CS2770: Computer Vision

Overview

Course description: In this class, students will learn about modern computer vision. The first part of the course will cover fundamental concepts such as filtering, extracting features and describing images, grouping features, matching features across multiple views, and convolutional neural networks. In the second part, we will cover approaches to classic tasks/topics such as object recognition, vision and language, tracking, and human pose and activity recognition. In the third part, we will overview recent and emerging topics such as self-supervised learning, domain adaptation, and visual discovery. The format will include lectures, homework assignments, exams, and a course project.

Prerequisites: CS1501 and MATH 0280 (or equivalent). The expectation is that you can program and analyze the performance of programs. Some experience with linear algebra (matrix and vector operations), basic calculus, and probability and statistics is recommended.

Piazza: Sign up for it here. Note that we will use Piazza primarily for classmate-to-classmate discussion of homework problems, etc. The instructor will not monitor Piazza, and the TA will monitor it infrequently. The time when you should ask the instructor or TA questions is during office hours.

Programming languages: For homework assignments, you can use Matlab or Python. For the course project, you can use any language of your choice.

Textbooks:

Readings from:
- Computer Vision: Algorithms and Applications by Richard Szeliski (available for free on author's page)
- Visual Object Recognition by Kristen Grauman and Bastian Leibe (accessible for free from campus)
For reference:
- Computer Vision: A Modern Approach by David Forsyth and Jean Ponce
- Computer Vision: Models, Learning, and Inference by Simon Prince (available for free on author's page)
- Pattern Recognition and Machine Learning by Christopher Bishop

[top]

Policies

Grading

Grading will be based on the following components:

Homework assignments (3 assignments x 10% each = 30%)
Project (15% first presentation + 15% second presentation = 30%)
Exams (20% first exam + 15% second exam = 35%)
Participation (5%)

Homework Submission Mechanics

You will submit your homework using CourseWeb. Navigate to the CourseWeb page for CS2770, then click on "Assignments" (on the left) and the corresponding homework ID. Your source code should be a single zip file (also including images/results if requested). Name the file YourFirstName_YourLastName.[extension]. Please comment your code! Homework is due at 11:59pm on the due date. Grades will be posted on CourseWeb.

Exams

There will be two in-class exams. The second exam is not cumulative and will not cover material from the first exam. There will be no make-up exams unless you or a close relative is seriously ill!

Participation

Students are expected to regularly attend the class lectures, and should actively engage in in-class discussions.
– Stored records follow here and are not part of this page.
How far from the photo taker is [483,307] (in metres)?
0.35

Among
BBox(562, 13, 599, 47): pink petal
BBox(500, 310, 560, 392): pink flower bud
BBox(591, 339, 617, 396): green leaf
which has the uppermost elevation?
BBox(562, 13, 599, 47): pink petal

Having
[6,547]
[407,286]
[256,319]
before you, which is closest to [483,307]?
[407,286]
Attendance will not be taken, but keep in mind that if you don't attend, you cannot participate. You can actively participate by, for example, responding to the instructor's or others' questions, asking questions or making meaningful remarks and comments about the lecture, answering others' questions on Piazza, or bringing in relevant articles you saw in the news. The grading rubric will be as follows: 1 = you attended infrequently, 2 = you attended frequently but did not speak in class, 3 = you attended frequently and spoke a few times, 5 = you attended and participated frequently, 4 = in between 3 and 5.

Late Policy

On your programming assignments only, you get 3 "free" late days counted in minutes, i.e., you can submit a total of 72 hours late. For example, you can submit one homework 12 hours late, and another 60 hours late. The 72-hour "budget" is total for all programming assignments, NOT per assignment. Once you've used up your free late days, you will incur a penalty of 25% from the total assignment credit possible for each late day. A late day is anything from 1 minute to 24 hours. Note this policy does not apply to components of the project.
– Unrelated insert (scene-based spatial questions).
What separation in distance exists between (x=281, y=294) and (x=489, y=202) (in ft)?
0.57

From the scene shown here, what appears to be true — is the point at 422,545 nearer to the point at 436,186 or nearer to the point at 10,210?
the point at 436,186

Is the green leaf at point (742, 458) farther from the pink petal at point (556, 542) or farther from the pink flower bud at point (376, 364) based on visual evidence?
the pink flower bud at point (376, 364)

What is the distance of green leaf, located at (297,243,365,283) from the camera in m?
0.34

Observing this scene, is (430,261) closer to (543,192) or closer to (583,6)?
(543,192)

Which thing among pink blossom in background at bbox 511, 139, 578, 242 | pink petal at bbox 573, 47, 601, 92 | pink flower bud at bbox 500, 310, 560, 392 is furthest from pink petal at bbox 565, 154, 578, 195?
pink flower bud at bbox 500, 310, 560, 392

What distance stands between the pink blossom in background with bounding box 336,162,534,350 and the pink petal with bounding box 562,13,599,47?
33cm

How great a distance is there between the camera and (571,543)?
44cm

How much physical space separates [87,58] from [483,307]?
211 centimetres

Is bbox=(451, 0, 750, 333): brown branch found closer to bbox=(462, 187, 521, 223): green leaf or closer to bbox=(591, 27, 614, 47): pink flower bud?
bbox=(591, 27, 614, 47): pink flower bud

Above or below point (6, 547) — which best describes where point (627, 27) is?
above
Collaboration Policy and Academic Honesty

You will do your work (exams and homework) individually. The only exception is the project, which can be done in pairs. The work you turn in must be your own work. You are allowed to discuss the assignments with your classmates, but do not look at code they might have written for the assignments, or at their written answers. You are also not allowed to search for code on the internet, use solutions posted online unless you are explicitly allowed to look at those, or to use Matlab's or Python's implementation if you are asked to write your own code. When in doubt about what you can or cannot use, ask the instructor! Plagiarism will cause you to fail the class and receive disciplinary penalty. Please consult the University Guidelines on Academic Integrity.

Note on Disabilities

If you have a disability for which you are or may be requesting an accommodation, you are encouraged to contact both your instructor and Disability Resources and Services (DRS), 140 William Pitt Union, (412) 648-7890, drsrecep@pitt.edu, (412) 228-5347 for P3 ASL users, as early as possible in the term. DRS will verify your disability and determine reasonable accommodations for this course.

Note on Medical Conditions

If you have a medical condition which will prevent you from doing a certain assignment, you must inform the instructor of this before the deadline. You must then submit documentation of your condition within a week of the assignment deadline.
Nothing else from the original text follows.